The exercise ::
Rewrite the listing below as a numbered list, starting at the line that contains "From the scene" and running through the final line, with blank lines omitted.

Information shown ::
□ □ □ □

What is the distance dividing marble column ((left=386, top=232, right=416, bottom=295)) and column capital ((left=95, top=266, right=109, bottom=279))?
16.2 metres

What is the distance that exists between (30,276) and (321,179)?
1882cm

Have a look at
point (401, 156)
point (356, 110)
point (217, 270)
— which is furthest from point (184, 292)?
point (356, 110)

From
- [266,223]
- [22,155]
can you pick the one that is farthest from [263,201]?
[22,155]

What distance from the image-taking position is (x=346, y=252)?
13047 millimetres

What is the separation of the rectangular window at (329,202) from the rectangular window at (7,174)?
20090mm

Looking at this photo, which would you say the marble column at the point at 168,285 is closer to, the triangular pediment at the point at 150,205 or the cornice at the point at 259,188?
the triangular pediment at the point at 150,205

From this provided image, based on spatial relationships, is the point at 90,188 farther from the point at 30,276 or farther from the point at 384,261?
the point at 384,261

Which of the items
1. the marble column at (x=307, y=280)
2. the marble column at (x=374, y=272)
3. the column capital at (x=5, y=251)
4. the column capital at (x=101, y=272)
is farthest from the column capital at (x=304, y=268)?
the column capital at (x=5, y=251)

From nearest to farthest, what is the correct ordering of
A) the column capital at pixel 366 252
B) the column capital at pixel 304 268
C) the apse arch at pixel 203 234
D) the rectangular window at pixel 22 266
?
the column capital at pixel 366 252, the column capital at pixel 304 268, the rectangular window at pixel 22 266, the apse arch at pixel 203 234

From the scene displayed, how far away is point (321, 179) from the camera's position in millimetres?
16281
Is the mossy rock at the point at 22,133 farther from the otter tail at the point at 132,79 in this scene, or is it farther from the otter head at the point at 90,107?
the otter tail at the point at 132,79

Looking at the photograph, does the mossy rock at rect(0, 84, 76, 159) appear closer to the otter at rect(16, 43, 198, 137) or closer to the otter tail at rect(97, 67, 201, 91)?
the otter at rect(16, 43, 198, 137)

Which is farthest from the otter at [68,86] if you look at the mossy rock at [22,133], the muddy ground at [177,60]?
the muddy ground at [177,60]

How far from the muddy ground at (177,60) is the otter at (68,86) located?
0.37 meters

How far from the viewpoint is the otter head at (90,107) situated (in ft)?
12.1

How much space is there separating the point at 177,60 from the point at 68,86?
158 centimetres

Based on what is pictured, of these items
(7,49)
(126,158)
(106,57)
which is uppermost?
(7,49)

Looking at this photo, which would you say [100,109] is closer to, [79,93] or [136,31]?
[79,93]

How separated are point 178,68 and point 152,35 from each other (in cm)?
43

□ □ □ □

Solution for this exercise ::
1. From the scene displayed, how far away is point (321, 179) from the camera's position in millimetres?
2. 16281
3. Is the mossy rock at the point at 22,133 farther from the otter tail at the point at 132,79 in this scene, or is it farther from the otter head at the point at 90,107?
4. the otter tail at the point at 132,79
5. Looking at the photograph, does the mossy rock at rect(0, 84, 76, 159) appear closer to the otter at rect(16, 43, 198, 137) or closer to the otter tail at rect(97, 67, 201, 91)?
6. the otter at rect(16, 43, 198, 137)
7. Which is farthest from the otter at [68,86] if you look at the mossy rock at [22,133], the muddy ground at [177,60]?
8. the muddy ground at [177,60]
9. How far from the muddy ground at (177,60) is the otter at (68,86) located?
10. 0.37 meters
11. How far from the viewpoint is the otter head at (90,107) situated (in ft)?
12. 12.1
13. How much space is there separating the point at 177,60 from the point at 68,86?
14. 158 centimetres
15. Based on what is pictured, of these items
16. (7,49)
17. (126,158)
18. (106,57)
19. which is uppermost?
20. (7,49)
21. Looking at this photo, which would you say [100,109] is closer to, [79,93] or [136,31]?
22. [79,93]
23. How separated are point 178,68 and point 152,35 from each other (in cm)?
24. 43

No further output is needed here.